Dorian Davis: For the GOP to Move Forward, We’ve Got to Ditch Ronald Reagan
Ronald Reagan. Ronald Reagan. Ronald Reagan. That’s all we Republicans talk about: Ronald Reagan.
That was Mitt Romney’s problem – well, really the whole Republican Party’s problem – last Tuesday: here we were in the middle of the biggest economic downturn since the Great Depression, running against a beleaguered incumbent, and we still managed to lose because Democrats ran Barack Obama and we ran the ghost of Reagan.
In the primaries, for instance, the 30 million GOP candidates tried to out-Reagan each other for the “true conservative” mantle, name-dropping Reagan more than all other presidents combined – “Reagan,” “Reagan,” “Reagan,” Reagan,” “Reagan,” “Reagan,” Reagan” – over 10 months and 25+ debates, including one at the Reagan Library.
Then Reagan-mania spread to the platform – the pro-Life language that the GOP adopted was identical to 1984’s – and to the convention in Tampa, where Newt Gingrich promised a return to “the principles that are at the core of President Reagan’s legacy.”
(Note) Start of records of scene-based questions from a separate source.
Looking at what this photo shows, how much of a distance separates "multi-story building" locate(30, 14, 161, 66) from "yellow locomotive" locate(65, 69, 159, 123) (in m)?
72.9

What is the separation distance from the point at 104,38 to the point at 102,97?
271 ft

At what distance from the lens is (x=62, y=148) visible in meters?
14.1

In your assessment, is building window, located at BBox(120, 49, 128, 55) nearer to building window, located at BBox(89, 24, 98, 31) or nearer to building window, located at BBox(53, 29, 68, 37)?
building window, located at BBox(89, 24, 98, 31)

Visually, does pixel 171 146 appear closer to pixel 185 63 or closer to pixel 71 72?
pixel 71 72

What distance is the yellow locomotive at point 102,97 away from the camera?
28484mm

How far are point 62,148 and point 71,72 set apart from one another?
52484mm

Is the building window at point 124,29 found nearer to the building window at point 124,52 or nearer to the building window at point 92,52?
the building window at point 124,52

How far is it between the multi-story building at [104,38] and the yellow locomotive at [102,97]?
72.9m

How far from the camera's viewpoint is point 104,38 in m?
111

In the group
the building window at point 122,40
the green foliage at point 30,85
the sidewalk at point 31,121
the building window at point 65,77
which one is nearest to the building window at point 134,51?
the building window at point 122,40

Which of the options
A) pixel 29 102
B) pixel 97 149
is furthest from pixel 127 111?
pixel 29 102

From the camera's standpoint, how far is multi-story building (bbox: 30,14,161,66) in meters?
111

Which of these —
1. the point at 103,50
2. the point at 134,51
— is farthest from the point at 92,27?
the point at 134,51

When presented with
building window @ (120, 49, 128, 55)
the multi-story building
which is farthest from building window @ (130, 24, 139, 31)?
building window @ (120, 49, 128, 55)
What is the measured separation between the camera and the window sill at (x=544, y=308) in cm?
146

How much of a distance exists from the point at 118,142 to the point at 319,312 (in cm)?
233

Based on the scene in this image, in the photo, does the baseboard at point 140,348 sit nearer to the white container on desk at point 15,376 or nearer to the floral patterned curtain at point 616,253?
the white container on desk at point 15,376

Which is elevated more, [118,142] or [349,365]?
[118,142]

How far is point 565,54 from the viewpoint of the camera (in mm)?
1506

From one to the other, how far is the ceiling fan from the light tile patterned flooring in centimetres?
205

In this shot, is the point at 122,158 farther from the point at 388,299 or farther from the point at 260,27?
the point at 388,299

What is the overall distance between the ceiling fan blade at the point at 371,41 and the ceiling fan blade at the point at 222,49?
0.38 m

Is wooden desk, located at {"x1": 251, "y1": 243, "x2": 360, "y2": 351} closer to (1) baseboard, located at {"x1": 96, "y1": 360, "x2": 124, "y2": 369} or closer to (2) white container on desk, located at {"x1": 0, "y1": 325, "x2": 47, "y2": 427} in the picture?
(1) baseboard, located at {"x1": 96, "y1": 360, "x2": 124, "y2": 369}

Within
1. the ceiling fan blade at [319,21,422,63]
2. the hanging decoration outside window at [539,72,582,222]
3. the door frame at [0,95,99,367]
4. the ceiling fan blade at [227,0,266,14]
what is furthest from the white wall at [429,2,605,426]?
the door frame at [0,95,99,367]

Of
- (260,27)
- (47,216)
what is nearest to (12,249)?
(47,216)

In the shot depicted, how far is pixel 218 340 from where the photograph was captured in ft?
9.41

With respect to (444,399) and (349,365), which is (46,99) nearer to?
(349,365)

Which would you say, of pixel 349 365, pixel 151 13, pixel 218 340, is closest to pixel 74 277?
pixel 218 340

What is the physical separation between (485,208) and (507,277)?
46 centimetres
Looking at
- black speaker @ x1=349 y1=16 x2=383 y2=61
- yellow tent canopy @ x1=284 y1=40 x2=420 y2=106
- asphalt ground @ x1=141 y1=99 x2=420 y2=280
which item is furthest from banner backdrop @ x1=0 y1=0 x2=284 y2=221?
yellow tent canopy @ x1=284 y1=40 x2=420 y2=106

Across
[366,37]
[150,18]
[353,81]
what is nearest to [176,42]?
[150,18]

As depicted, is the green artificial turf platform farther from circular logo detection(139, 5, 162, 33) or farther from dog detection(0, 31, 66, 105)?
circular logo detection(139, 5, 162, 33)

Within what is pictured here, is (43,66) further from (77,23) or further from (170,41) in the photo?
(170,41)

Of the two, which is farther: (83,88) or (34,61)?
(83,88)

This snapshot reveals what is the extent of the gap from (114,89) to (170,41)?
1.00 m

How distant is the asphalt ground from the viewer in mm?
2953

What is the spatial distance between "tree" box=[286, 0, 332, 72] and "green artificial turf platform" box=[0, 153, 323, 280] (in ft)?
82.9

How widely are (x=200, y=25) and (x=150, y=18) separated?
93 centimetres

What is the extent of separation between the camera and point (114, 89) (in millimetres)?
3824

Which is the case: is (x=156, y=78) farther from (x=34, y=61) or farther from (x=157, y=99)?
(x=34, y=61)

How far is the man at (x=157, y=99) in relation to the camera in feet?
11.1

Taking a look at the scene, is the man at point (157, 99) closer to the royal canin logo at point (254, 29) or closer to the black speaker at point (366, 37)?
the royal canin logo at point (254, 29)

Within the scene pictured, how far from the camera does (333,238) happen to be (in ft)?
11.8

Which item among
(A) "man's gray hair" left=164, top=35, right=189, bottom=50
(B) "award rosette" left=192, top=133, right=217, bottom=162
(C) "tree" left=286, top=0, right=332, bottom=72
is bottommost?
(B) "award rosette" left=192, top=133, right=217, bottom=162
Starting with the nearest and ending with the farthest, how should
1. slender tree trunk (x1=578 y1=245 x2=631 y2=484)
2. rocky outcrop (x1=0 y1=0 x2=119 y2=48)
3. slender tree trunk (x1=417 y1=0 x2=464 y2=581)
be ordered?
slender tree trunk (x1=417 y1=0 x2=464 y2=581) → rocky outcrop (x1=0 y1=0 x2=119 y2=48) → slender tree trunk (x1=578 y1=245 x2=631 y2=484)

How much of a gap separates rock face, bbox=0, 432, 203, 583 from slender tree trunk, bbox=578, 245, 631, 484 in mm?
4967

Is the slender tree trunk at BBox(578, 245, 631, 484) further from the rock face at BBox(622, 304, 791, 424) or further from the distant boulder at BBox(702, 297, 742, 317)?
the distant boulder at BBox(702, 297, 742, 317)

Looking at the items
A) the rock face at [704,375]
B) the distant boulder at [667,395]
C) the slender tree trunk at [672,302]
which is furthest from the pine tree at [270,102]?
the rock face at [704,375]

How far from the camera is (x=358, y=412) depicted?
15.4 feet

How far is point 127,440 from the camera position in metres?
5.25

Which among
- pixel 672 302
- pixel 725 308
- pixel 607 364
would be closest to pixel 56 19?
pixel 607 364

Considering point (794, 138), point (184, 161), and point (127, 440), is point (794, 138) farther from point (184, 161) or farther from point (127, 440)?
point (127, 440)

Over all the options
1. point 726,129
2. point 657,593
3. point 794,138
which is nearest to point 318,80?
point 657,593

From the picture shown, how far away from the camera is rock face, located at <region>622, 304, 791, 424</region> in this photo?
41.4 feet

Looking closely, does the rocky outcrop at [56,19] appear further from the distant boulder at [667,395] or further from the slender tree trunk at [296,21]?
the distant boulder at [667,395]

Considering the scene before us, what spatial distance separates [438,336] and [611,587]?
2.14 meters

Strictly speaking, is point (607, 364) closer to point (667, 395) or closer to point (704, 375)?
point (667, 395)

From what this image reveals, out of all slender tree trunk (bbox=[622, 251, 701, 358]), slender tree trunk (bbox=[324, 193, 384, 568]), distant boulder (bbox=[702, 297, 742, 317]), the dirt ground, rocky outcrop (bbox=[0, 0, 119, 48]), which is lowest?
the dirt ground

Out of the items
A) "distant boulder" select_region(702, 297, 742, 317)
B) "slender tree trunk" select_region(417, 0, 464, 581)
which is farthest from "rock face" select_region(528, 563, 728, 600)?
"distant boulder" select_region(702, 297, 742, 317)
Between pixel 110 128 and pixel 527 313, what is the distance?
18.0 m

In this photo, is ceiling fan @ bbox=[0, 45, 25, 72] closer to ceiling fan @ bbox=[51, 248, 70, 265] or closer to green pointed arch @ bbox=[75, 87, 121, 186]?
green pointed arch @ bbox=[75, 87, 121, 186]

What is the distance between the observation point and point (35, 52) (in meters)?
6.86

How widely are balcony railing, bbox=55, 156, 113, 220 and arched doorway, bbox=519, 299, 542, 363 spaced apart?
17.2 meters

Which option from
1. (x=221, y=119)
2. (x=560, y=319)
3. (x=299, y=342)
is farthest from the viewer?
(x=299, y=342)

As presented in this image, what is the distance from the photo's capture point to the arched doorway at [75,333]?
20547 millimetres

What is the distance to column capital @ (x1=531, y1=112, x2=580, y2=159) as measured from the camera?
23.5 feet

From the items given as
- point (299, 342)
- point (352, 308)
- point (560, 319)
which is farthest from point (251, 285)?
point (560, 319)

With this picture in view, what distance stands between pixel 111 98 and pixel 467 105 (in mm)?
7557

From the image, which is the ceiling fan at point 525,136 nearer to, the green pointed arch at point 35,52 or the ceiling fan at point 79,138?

In the end, Reagan’s spirit even possessed Mitt Romney: In September, when his campaign had been faltering, Peggy Noonan happened to mention in her Wall Street Journal column that Reagan used to extend his hand to the crowd during his ’84 stump speeches and ask people to “come walk” with him. Lo and behold, two months later in a speech in New Hampshire, Romney was doing the same thing.